Ralph Brownell McGrew (6 September 1916 – 17 June 1994) was an artist noted for his landscapes of the Western United States and portraits of Native American individuals. Navajo friends dubbed him "The Man Who Paints the Old."[1]
When he was eight-years-old, his family moved to Southern California, where he took art classes at Alhambra High School under Lester Bonar, a landscape painter in oil and watercolor. From 1936 to 1940 McGrew attended the Otis College of Art and Design in Los Angeles. He said Ralph Holmes, in particular, had a "profound and decisive influence" on him. "He taught entirely by principle; by creating a sort of ambient aesthetic," McGrew once wrote. "Never once in my years with him did he demonstrate or teach technique. It’s a slow way to learn, but if one’s patience and money hold out; probably the best."

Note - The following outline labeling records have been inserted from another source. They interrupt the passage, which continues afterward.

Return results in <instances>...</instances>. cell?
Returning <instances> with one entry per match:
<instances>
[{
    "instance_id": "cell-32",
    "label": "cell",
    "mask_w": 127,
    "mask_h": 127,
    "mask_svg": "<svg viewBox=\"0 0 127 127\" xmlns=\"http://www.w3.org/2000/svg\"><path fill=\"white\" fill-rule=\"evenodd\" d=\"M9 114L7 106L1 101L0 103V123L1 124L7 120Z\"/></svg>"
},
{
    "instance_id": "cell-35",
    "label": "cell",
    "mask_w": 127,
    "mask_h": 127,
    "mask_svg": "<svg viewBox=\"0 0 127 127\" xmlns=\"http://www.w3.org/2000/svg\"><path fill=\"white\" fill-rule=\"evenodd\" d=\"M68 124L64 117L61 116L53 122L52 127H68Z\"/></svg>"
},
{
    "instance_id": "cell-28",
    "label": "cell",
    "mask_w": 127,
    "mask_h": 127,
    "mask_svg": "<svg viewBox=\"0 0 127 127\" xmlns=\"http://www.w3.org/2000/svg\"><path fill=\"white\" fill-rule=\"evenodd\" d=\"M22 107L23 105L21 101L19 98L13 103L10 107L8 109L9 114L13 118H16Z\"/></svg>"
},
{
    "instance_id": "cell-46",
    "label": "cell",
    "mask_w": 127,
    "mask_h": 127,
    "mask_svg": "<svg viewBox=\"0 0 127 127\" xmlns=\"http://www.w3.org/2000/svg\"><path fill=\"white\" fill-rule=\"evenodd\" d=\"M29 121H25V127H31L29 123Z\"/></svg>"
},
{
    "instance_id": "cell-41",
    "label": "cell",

McGrew spent the World War II years designing and drafting material for Firestone. He also made portraits of prominent Southern Californians as well as scenic backgrounds for motion picture studios including M.G.M. and Columbia. After falling in love with the deserts around Los Angeles, McGrew began to make painting trips through the Southwest. He once said that his end goal in painting was "to paint as well as he could, in order to communicate the infinite thrill and rapture of God’s creation."[2]
In 1946, he was the first recipient of the John F. and Anna Lee Stacey Scholarship Fund, which let him focus on landscapes. McGrew lived for 17 years in New Mexico and from 1978 until 1986 in Cottonwood, Arizona. For more than 30 years, McGrew traveled the back roads of the Hopi and Navajo reservations, to which he was introduced in the mid-1950s by the Western artist Jimmy Swinnerton. "The effect was somewhat like what must have happened when Degas saw his first ballet dancer," one biographer wrote.[1]
McGrew’s paintings, some of which have realized tens of thousands of dollars at auction, are not literal depictions. "I am an Impressionist in the classical sense," he once said. "Reality comes from the suggested rather than from the detailed or the finished. My paintings are not exact copies of any of the scenes I see."[3]
His favorite models were elderly men of character, such as depicted in "Navajo Man with Turquoise Headband".[4] He called them "long hairs" – men who had lived full lives whose faces told the story of sun and perseverance. Unlike many artists of the day, he always paid his models for their time.[5]
McGrew was born September 6, 1916, in Columbus, Ohio. His marriage to Barbara Ann Froning lasted from 1938 until his death from complications of cancer in Tucson.